ApoE4, a variant of the apolipoprotein E (ApoE) gene, is believed to promote the growth of amyloid beta proteins into plaques, known to be prominent in the brains of people suffering from Alzheimer's. The Washington University researchers found a way to disrupt ApoE4 proteins using a compound from a DNA-based molecule called antisense oligonucleotide.
"The compound blocks the production of ApoE4 by causing degradation of ApoE messenger RNA," explained David Holtzman, Department of Neurology head, in an email to Futurism. (Messenger RNA is the form of RNA that conveys what proteins should be produced, based on what they read in a DNA sequence.) "ApoE4 promotes amyloid deposition, and damage to nerve processes in the context of amyloid deposition."
Holtzman and his colleagues tested their compound by injecting it in the liquid surrounding the brains of newborn mice. A control group was given only either salt water or a placebo. Those that received the compound had their ApoE levels drop by half compared to those given only salt water or placebo.
After two months, both groups were given boosters, either of the compound or salt water.
Towards Reversing Alzheimer's
A number of studies that pursue treatments or methods to prevent Alzheimer's — a disease that affects some 44 million people worldwide, and over 5 million in the United States — focus on better understanding the mechanisms of amyloid beta plaque development or the proteins that interact with it, like ApoE.
"There is much evidence that amyloid beta is an initiating factor in a cascade of events that leads to dementia in Alzheimer’s disease," Carmela Abraham, a biochemistry professor at the Boston University School of Medicine's Pharmacology and Experimental Therapeutics unit, told Futurism. "However, there are other factors participating such as the protein tau that accumulates in neurons, and inflammation."

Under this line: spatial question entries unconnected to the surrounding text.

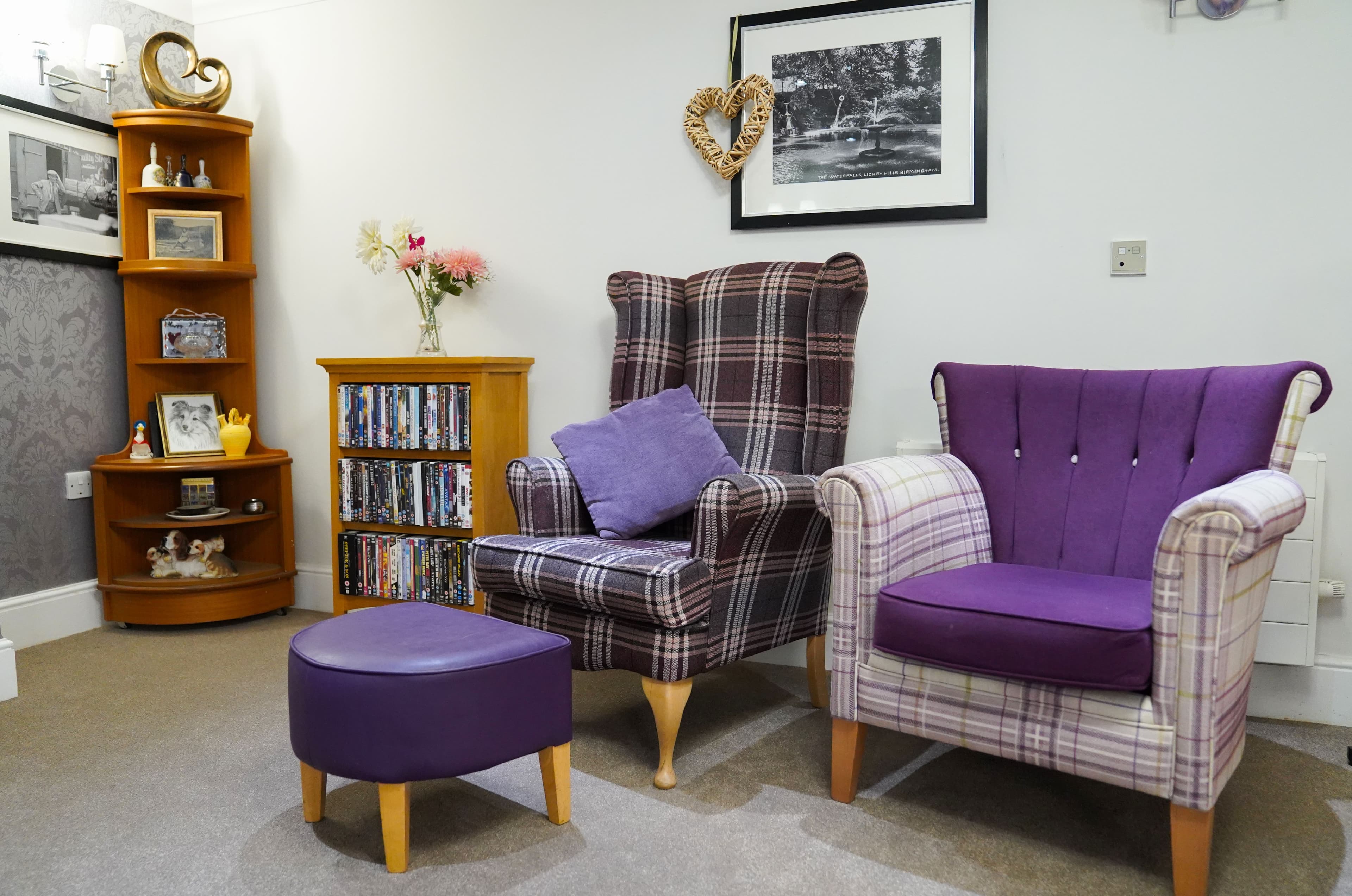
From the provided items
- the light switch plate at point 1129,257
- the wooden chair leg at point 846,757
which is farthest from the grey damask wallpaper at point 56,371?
the light switch plate at point 1129,257

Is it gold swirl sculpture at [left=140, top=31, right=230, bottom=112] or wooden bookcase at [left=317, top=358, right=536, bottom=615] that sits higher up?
gold swirl sculpture at [left=140, top=31, right=230, bottom=112]

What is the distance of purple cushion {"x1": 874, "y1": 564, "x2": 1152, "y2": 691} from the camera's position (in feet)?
5.14

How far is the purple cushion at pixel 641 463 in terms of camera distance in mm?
2379

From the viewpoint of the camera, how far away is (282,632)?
10.8ft

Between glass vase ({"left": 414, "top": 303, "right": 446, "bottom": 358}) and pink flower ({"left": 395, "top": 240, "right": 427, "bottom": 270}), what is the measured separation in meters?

For their part, Holtzman expects that their compound is one that Alzheimer's patients might need to continuously take. "If taken very early on, it could potentially prevent or markedly delay [Alzheimer's]," he said. "It would probably be a compound one would need to keep taking the rest of their life once they started."
Abraham, on the other hand, suggests that a "combination of treatments that would attack amyloid, tau and inflammation has a higher chance of success." She and her colleagues at BU School of Medicine are taking a different approach: making "the neurons resilient to beta amyloid, tau and inflammation by increasing the levels of a proven neuroprotective and cognitive enhancing protein, Klotho," she explained to Futurism. Klotho is a protein that's known for its anti-aging effects.
While both Holtzman's and Abraham's teams are yet to proceed into human clinical trials, theirs aren't the only efforts that aim to defeat Alzheimer's. Others have focused on coming up with a vaccine or drug — with two already in human clinical trials — while there are those that suggest lifestyle changes. Still some are focusing on understanding the mechanisms that affect the brains of patients with Alzheimer's. With this widespread research action, it's possible that we might come up with improved treatments sooner than later.